Pour produire ces antalgiques, la spin-off de Sanofi a sécurisé 10 000 hectares de champs de pavot auprès d’agriculteurs français. "Notre défi est d’accroître notre flexibilité pour pouvoir accélérer de façon significative la livraison de nos commandes", annonce Eric Berger, président d’Euroapi. L’entreprise devrait investir une enveloppe d’environ 70 millions d’euros sur le site pour les opiacés, dont 15 % en R&D. "Il faut que nous repensions le procédé d’extraction pour le rendre plus efficace et réduire son impact sur l'environnement", précise-t-il. Le reste de l’investissement - d’un montant de 60 millions d'euros - sera consacré à l’industrialisation et à la production industrielle. Mais le lieu de production, en France, n’est pas encore décidé et la société, "toujours en discussion avec l’État français pour le montant de l’aide qu’elle pourrait obtenir".

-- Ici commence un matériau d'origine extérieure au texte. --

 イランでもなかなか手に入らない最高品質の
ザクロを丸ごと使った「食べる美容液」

Par ailleurs, à horizon 2030, Euroapi veut se donner les moyens de mettre au point des procédés efficaces et peu polluants pour opérer la synthèse totale de deux nouvelles molécules de la famille des corticostéroïdes, la méthylprednisolone et la dexaméthasone, notamment utilisée pour les cas sérieux de Covid. Dans ce but, elle a déposé deux demandes de financements auprès de la Commission européenne, via le dispositif des PIEEC (Projet Important d’Intérêt Économique Européen Commun) pour les corticostéroïdes (anti-inflammatoires). "L’objectif est de devenir plus compétitifs que tous nos concurrents et d'être en capacité de maintenir et développer la production en France, résume-t-il. Aujourd’hui 80 à 85 % de la production de corticostéroïdes, en particulier les précurseurs de ces molécules, provient d’Asie et la grande majorité des productions sur le sol européen ne couvre que les derniers stades de fabrication."

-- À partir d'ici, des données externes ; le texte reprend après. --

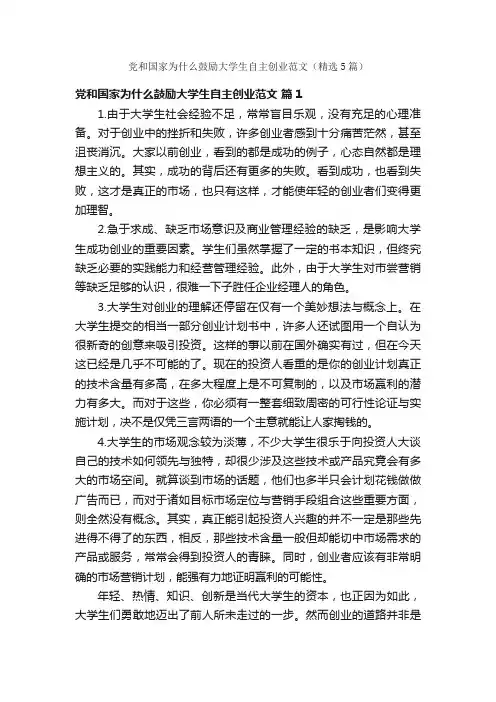 党和国家为什么鼓励大学生自主创业范文（精选5篇）

党和国家为什么鼓励大学生自主创业范文 篇1

1.由于大学生社会经验不足，常常盲目乐观，没有充足的心理准备。对于创业中的挫折和失败，许多创业者感到十分痛苦茫然，甚至沮丧消沉。大家以前创业，看到的都是成功的例子，心态自然都是理想主义的。其实，成功的背后还有更多的失败。看到成功，也看到失败，这才是真正的市场，也只有这样，才能使年轻的创业者们变得更加理智。

2.急于求成、缺乏市场意识及商业管理经验的缺乏，是影响大学生成功创业的重要因素。学生们虽然掌握了一定的书本知识，但终究缺乏必要的实践能力和经营管理经验。此外，由于大学生对市尝营销等缺乏足够的认识，很难一下子胜任企业经理人的角色。

3.大学生对创业的理解还停留在仅有一个美妙想法与概念上。在大学生提交的相当一部分创业计划书中，许多人还试图用一个自认为很新奇的创意来吸引投资。这样的事以前在国外确实有过，但在今天这已经是几乎不可能的了。现在的投资人看重的是你的创业计划真正的技术含量有多高，在多大程度上是不可复制的，以及市场赢利的潜力有多大。而对于这些，你必须有一整套细致周密的可行性论证与实施计划，决不是仅凭三言两语的一个主意就能让人家掏钱的。

4.大学生的市场观念较为淡薄，不少大学生很乐于向投资人大谈自己的技术如何领先与独特，却很少涉及这些技术或产品究竟会有多大的市场空间。就算谈到市场的话题，他们也多半只会计划花钱做做广告而已，而对于诸如目标市场定位与营销手段组合这些重要方面，则全然没有概念。其实，真正能引起投资人兴趣的并不一定是那些先进得不得了的东西，相反，那些技术含量一般但却能切中市场需求的产品或服务，常常会得到投资人的青睐。同时，创业者应该有非常明确的市场营销计划，能强有力地证明赢利的可能性。

年轻、热情、知识、创新是当代大学生的资本，也正因为如此，大学生们勇敢地迈出了前人所未走过的一步。然而创业的道路并非是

Auvergne-Rhône-Alpes, un écosystème idéal

Pour relocaliser, Euroapi peut compter sur un "écosystème assez exceptionnel en Auvergne-Rhône-Alpes". "Nous avons tout ce qu’il nous faut pour nous développer grâce à nos partenariats R&D avec les universités de Lyon et Clermont-Ferrand, à l’excellence de son tissu industriel et à la présence d’un réseau électrique de première catégorie", développe-t-il. Sans compter le fort engagement de la région pour la réindustrialisation.

Reste à réfléchir à "une façon de privilégier les médicaments européens". Même appel du côté de Seqens qui milite pour la valorisation du médicament Made in France, dont les coûts de production, plus élevés, devraient être répercutés dans le prix de vente. Un point d'achoppement dans les négociations entre industriels et ministère de la Santé, qui pourrait mettre en péril la pérennité des relocalisations.